> **TEXT EXTRACT**
E. The Other Attributes — The Convertibles
• Justice, mercy, love, wisdom, almightiness — all are convertible with each other and with the transcendentals. To speak of one is to speak of all.
• What 'convertible' means: They are interchangeable — they imply each other. God's justice IS His mercy. God's mercy IS His justice. These are not contradictory; they are identical in God.
• From our perspective we can make useful distinctions: 'justice = getting what you deserve; mercy = getting better than you deserve.' These are appropriate for everyday language and pastoral application. But ultimately, in God, they are one and the same act.
• Pastoral application: When God disciplines/punishes, He is simultaneously loving and showing mercy. His chastisement is His exaltation. (Breviary, Week 2 Friday: 'We are happy to be chastened by God, who heals as He wounds.')
• God's love and wisdom: He creates every soul out of love, destined for the Beatific Vision (the totality of love), but He creates them FREE — because love requires freedom. He knows which souls will reject Him, yet creates them anyway out of the same infinite love and wisdom. This is incomprehensible to us. We simply must hold that His love and His wisdom are one and the same act, and trust them both.
F. God Is Personal — He Has an Intellect and a Will
• Natural theology can take us here: the ancient Greeks reasoned that since I have an intellect and a will (immaterial faculties), and I derive from Being itself, God must also be personal — He must have an intellect and a will.

> **Stored records**
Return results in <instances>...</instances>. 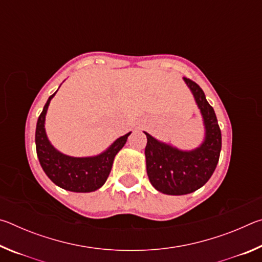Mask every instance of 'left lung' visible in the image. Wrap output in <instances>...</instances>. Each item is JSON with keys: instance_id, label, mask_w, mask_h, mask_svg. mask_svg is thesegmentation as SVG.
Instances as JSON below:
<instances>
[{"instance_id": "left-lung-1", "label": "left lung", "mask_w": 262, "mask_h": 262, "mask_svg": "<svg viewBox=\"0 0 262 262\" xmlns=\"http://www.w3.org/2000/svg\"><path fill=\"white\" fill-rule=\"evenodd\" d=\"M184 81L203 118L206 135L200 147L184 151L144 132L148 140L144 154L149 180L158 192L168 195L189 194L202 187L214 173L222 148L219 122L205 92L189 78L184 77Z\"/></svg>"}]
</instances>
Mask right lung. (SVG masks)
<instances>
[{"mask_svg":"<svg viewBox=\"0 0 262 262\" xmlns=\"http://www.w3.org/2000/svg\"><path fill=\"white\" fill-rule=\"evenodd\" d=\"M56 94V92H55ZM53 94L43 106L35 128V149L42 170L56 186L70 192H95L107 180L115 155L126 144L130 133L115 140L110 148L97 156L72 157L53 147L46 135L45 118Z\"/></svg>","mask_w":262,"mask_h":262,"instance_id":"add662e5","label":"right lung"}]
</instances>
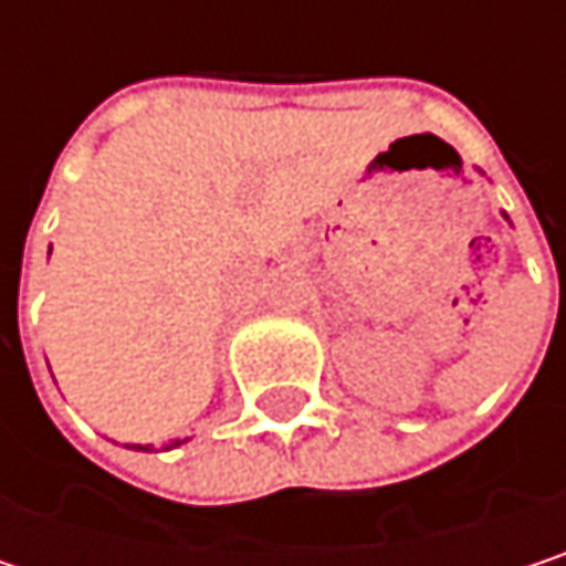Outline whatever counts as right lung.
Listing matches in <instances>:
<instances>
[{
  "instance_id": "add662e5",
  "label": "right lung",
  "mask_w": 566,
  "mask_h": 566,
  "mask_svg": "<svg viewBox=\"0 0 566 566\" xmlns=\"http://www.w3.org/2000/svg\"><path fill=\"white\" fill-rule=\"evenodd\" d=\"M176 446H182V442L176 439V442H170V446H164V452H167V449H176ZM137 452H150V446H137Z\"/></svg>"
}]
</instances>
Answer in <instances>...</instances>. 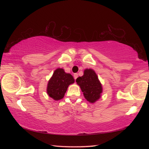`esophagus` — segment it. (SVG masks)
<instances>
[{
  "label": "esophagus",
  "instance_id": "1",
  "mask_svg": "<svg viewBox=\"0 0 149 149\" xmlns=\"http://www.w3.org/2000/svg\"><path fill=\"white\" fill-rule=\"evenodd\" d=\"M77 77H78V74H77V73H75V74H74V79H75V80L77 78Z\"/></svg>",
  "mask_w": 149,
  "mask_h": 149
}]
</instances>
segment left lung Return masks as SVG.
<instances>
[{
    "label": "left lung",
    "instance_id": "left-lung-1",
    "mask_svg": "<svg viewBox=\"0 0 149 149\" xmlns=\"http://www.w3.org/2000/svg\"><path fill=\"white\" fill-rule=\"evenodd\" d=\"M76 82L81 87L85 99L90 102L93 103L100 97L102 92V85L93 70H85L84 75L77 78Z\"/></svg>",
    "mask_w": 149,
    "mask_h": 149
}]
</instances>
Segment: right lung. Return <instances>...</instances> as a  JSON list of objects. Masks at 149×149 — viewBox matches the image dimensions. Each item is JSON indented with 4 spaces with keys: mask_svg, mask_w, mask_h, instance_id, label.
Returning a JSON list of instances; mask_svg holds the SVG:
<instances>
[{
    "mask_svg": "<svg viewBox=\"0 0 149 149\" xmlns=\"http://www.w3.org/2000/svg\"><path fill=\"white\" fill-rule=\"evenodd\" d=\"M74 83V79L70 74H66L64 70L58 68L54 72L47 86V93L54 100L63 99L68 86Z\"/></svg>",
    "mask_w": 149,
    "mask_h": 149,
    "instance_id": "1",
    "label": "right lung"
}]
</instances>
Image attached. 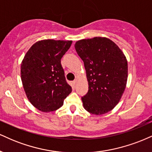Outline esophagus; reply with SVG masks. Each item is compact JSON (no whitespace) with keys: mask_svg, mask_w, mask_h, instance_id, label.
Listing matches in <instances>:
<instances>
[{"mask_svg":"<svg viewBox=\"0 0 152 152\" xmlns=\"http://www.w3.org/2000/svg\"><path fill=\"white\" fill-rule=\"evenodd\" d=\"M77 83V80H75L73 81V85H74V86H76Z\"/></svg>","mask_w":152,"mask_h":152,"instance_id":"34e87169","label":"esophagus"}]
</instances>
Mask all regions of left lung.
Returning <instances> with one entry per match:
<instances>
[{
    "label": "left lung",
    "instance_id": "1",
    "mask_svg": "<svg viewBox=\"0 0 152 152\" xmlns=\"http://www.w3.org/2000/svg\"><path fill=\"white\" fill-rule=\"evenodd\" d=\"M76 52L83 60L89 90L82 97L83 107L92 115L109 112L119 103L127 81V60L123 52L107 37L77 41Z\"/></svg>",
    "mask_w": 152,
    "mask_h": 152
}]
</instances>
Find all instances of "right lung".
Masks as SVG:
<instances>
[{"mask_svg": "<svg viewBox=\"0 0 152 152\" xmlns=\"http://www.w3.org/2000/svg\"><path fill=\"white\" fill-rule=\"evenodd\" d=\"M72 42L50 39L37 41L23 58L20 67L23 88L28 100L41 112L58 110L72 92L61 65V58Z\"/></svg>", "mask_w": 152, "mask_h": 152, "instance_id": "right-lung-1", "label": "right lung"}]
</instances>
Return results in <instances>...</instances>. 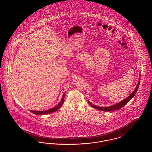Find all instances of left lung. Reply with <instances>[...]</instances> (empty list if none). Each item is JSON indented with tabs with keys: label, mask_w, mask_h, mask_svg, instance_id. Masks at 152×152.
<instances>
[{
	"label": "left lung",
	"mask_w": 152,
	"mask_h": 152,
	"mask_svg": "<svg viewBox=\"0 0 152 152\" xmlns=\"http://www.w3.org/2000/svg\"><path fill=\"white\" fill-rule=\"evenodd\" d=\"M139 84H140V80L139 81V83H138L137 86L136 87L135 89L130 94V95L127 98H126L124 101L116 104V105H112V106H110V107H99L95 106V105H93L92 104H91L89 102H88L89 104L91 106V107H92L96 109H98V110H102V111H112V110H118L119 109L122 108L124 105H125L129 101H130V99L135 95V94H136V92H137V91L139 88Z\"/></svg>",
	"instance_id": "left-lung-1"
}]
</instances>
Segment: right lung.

> **CHALLENGES**
[a] For the notes on God's attributes, decide whether each statement agrees with the notes. Answer yes or no, and quote the words that settle it. (i) The notes call God's justice and mercy contradictory in God. (ii) The notes say the ancient Greeks reasoned that God must have an intellect and a will. (iii) The notes say God creates souls free because love requires freedom.
[b] Reproduce word for word the part of the notes on God's attributes from "F. God Is Personal" to "and a will.".
[c] Write the next part of the notes on God's attributes, picking up after their final sentence.

> **ANSWERS GIVEN**
[a]
(i) No: "These are not contradictory; they are identical in God."
(ii) Yes: "the ancient Greeks reasoned that since I have an intellect and a will (immaterial faculties), and I derive from Being itself, God must also be personal — He must have an intellect and a will."
(iii) Yes: "He creates them FREE — because love requires freedom."

[b]
F. God Is Personal — He Has an Intellect and a Will
• Natural theology can take us here: the ancient Greeks reasoned that since I have an intellect and a will (immaterial faculties), and I derive from Being itself, God must also be personal — He must have an intellect and a will.

[c]
• God is NOT an impersonal force, energy of the universe, or abstract principle. He KNOWS. He is reason itself. He WILLS. He is the most free, most sovereign being.
• He reveals His name: 'I AM' — a personal, relational invitation into relationship.
• Hinduism (by contrast): presents a non-personal ultimate reality. A god that does not act is not personal. The Christian God acts throughout salvation history and ultimately in the Incarnation.
IV. A TRIUNE GOD
A. God Reveals He Is a Communion of Persons
• The Trinity is NOT something reason alone could ever discover. It is absolutely hidden from natural experience and natural theology. It required divine self-disclosure.
• Once revealed, we can see hints of the Trinity retrospectively throughout creation and Scripture — but only IN HINDSIGHT.
• Why God reveals it: Love in its very nature desires intimacy. Intimacy requires disclosure. God, who IS love, reveals Himself as a community of persons because love in solitude is not love — there must be a beloved.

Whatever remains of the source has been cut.